Solubility organic solvent binding agent comprises, for example: solubility organic cellulose derivant (as cellulose acetate-phthalate, Hydroxypropyl Methylcellulose Phathalate, ethyl cellulose etc.).
Be used for dissolving the solvent that joins the above-mentioned binding agent of the present invention above-mentioned water of mentioning and organic solvent (as alcohol (as methanol, ethanol, isopropyl alcohol), acetone etc.) are arranged
The concentration of the binding agent that is added can change according to practice, and as, 1-10% of weight, it changes mainly according to the combination of binding agent and solvent, can obtain certain viscosity, and the suitable viscosity that institute adds binding agent more preferably is that 1-1000cps is with the generation adhesive effect.Binding agent can add in any step, and binding agent can join in advance in α-type and to mix or join in granulation step in β-type product.
After the granulation, product can be used the conventional method drying, and can join in the air flow after spraying, keeps flow regime then, reaches the particular prediction value up to product temperature and comes dry.
The dried product of granulating, if necessary, agglomerate can or take that pulverizing is broken now with pulverizer such as electric mill, so that a material has Dispersion of Particles degree preferably.

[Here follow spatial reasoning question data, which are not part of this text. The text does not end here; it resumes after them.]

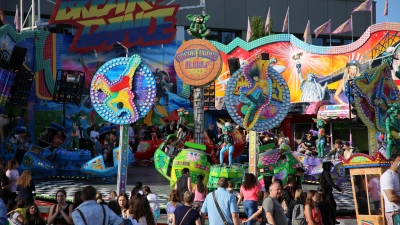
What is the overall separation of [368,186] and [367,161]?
0.43 metres

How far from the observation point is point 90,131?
1138 inches

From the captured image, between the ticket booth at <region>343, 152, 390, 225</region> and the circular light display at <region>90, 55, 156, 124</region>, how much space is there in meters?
5.18

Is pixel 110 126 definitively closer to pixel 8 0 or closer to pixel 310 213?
pixel 8 0

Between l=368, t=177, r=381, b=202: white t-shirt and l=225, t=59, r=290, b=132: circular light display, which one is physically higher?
l=225, t=59, r=290, b=132: circular light display

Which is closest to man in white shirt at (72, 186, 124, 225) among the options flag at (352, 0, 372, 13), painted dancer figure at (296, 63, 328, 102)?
painted dancer figure at (296, 63, 328, 102)

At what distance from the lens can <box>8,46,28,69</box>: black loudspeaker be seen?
25.6 metres

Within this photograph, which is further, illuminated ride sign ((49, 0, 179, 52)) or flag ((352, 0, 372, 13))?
flag ((352, 0, 372, 13))

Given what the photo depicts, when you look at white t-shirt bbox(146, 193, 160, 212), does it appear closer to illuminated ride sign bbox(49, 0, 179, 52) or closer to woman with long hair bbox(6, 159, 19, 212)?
woman with long hair bbox(6, 159, 19, 212)

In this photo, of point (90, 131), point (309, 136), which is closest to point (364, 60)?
point (309, 136)

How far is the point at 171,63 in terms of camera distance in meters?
32.2

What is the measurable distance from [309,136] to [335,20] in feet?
67.3

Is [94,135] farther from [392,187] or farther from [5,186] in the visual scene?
[392,187]

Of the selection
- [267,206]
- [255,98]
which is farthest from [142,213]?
[255,98]

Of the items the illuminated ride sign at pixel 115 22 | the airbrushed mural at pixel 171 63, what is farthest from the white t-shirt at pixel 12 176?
the illuminated ride sign at pixel 115 22
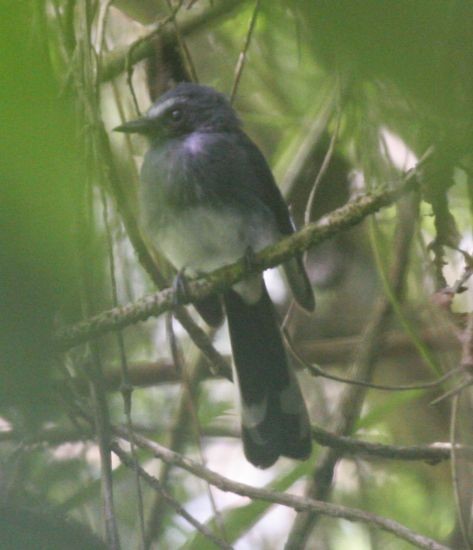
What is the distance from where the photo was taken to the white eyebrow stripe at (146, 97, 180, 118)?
2.81 meters

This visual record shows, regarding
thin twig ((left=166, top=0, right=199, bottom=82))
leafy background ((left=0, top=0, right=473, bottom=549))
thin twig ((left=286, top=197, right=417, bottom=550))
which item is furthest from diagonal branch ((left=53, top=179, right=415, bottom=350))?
thin twig ((left=166, top=0, right=199, bottom=82))

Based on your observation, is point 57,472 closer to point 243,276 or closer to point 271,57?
point 243,276

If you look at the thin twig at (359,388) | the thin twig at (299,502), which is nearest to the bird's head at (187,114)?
the thin twig at (359,388)

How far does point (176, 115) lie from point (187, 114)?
4 centimetres

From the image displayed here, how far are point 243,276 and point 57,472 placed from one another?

Method of the present invention especially preferably is applicable to the preparation (as granule and tablet etc.) of direct compacted products of the thiamine hydrochloride of high level.Particularly can be used for making β-type thiamine hydrochloride cellulose content and be no less than 90%, more preferably 97%, granule.For example,, stir, can obtain being used for the granule that contains β-type of direct compression very soon when α-type thiamine hydrochloride crystallization and binding agent are used water-wet together.Reuse conventional method tabletting just can obtain tablet.For example, can contain the above-mentioned particulate tablet mixture of mentioning by compacting and obtain tablet, β in the granule-crystalline content of type thiamine hydrochloride is no less than 90%.Comprise as the example for preparing said preparation more specifically, in fluidized bed granulator, the α-type that is flowing with the water-soluble binder spray solution, in the presence of β-type crystal seed, the water wet mix, dry then, granulate.Gained granule and usual excipients, for example, lactose, magnesium stearate, corn starch and Talcum mix.Mixture can obtain tablet with the tablet machine tabletting.
The invention provides a kind of preparation β-crystalline method of type thiamine hydrochloride simple, that easily go, β-type thiamine hydrochloride is better than α-type thiamine hydrochloride in stability on hygroscopicity and the anti-caking performance (as prevented from caking).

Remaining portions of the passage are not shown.